Bruce Karatz could not have relied on advice about stock-options backdating from KB Home's general counsel because he lied during an internal investigation into the practices, federal prosecutors argued in attempting to quash the former chief executive's motion for a new trial.
"Rather than establishing defendant's good faith reliance on an attorney, the record readily establishes that defendant used Hirst to perpetrate a fraud," prosecutors wrote in papers filed with the court on Monday, referring to General Counsel Ben Hirst.
A federal jury in Los Angeles found Karatz guilty on April 21 of depriving shareholders of his honest services through two counts of mail fraud, one count of making false statements in a quarterly report to the U.S. Securities and Exchange Commission and one count of making false statements to KB Home's accountants. Jurors acquitted him on 16 other counts.
Karatz, who faces up to 80 years in prison, is scheduled to be sentenced on Sept. 15.
In his motion for new trial, Keker of San Francisco's Keker & Van Nest argued that Karatz was erroneously denied an instruction to the jury declaring that his client could not have fraudulently concealed KB Home's options practices if there was proof that he had relied on Hirst's advice.
Prosecutors replied that an advice-of-counsel instruction to the jury would have had no effect on the verdict, because Karatz lied to company lawyers and auditors about backdating.
"There is no evidence in the record that Hirst advised defendant to conceal prior backdating activities from KB's shareholders and independent auditors," they wrote. "If anything, the evidence established that defendant, who had previously worked as a securities lawyer, made his own decisions in the compensation and disclosure areas and that he was not interested in seeking or following the advice of attorneys."
Keker also argued that he should have been allowed to introduce some of his client's statements to provide context to testimony by Daniel Lefler, an outside lawyer at Los Angeles-based Irell & Manella who interviewed Karatz in October 2006 about KB Home's options-granting practices.

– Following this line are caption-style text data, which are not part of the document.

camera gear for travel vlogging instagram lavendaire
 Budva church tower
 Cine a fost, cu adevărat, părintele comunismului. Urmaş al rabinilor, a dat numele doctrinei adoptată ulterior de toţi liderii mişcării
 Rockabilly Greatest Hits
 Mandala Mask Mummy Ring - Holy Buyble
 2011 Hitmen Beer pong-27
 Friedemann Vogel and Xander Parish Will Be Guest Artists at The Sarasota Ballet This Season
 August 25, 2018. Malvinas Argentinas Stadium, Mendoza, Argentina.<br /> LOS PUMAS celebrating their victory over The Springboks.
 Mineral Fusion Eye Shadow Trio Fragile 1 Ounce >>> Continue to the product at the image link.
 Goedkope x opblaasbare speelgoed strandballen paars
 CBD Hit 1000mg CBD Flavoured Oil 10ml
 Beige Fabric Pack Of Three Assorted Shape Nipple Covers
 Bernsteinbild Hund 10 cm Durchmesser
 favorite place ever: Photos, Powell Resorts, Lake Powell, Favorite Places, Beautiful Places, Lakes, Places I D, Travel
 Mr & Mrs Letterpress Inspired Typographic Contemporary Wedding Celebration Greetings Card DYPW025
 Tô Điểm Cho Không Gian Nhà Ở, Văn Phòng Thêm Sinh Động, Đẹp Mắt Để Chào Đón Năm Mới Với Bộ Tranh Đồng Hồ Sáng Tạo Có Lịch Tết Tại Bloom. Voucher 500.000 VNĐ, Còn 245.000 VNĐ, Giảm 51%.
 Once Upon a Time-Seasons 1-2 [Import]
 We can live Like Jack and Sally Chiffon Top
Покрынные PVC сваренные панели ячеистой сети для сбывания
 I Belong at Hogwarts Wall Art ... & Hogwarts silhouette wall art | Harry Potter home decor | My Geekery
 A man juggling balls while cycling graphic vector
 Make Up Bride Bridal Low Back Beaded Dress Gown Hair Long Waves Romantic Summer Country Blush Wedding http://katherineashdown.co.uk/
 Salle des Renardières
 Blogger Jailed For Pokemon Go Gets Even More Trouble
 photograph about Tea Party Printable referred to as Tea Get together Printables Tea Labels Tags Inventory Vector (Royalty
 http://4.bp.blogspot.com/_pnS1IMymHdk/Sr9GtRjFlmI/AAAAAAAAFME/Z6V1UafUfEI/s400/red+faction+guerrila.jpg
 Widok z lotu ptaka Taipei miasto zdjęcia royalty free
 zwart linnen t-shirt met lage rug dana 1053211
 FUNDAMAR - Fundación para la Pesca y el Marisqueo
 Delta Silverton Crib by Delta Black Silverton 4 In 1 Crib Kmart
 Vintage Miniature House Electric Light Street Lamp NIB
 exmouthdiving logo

Moreover, Keker wrote, Hirst's internal report about the company's options practices and related testimony of the company's accountant at Ernst & Young should have been considered inadmissible hearsay.
In reply, federal prosecutors insisted the Hirst report and related testimony were not hearsay, but rather demonstrated intent.
"Generally speaking, under the rules of evidence, statements a defendant makes which are essentially admissions are not hearsay," Assistant U.S. Attorney Paul Stern said in an interview. "But statements that a defendant makes that are exculpatory are hearsay and are not admissible."
In his motion for acquittal, Keker wrote that there was insufficient evidence to support the mail fraud convictions because the government failed to present evidence that the two documents at issue had been mailed. Prosecutors argued that they could introduce routine practices to establish proof that something had been mailed.
Finally, Keker cited Skilling v. U.S. (pdf), in which the U.S. Supreme Court addressed one of the legal theories on which the mail fraud counts are based -- that Karatz deprived KB Home of his honest services.
Prosecutors acknowledged that they hadn't charged Karatz with kickbacks or bribery -- the standard for claims of honest services fraud established in Skilling. But they added that Karatz nevertheless committed fraud in the form of millions of unexercised and backdated stock options.
"The jury found specifically in its verdict that he was guilty on both the money and property theory and the honest services theory," Stern said.
Keker did not return a call for comment.
A hearing on the motions is scheduled for Sept. 8.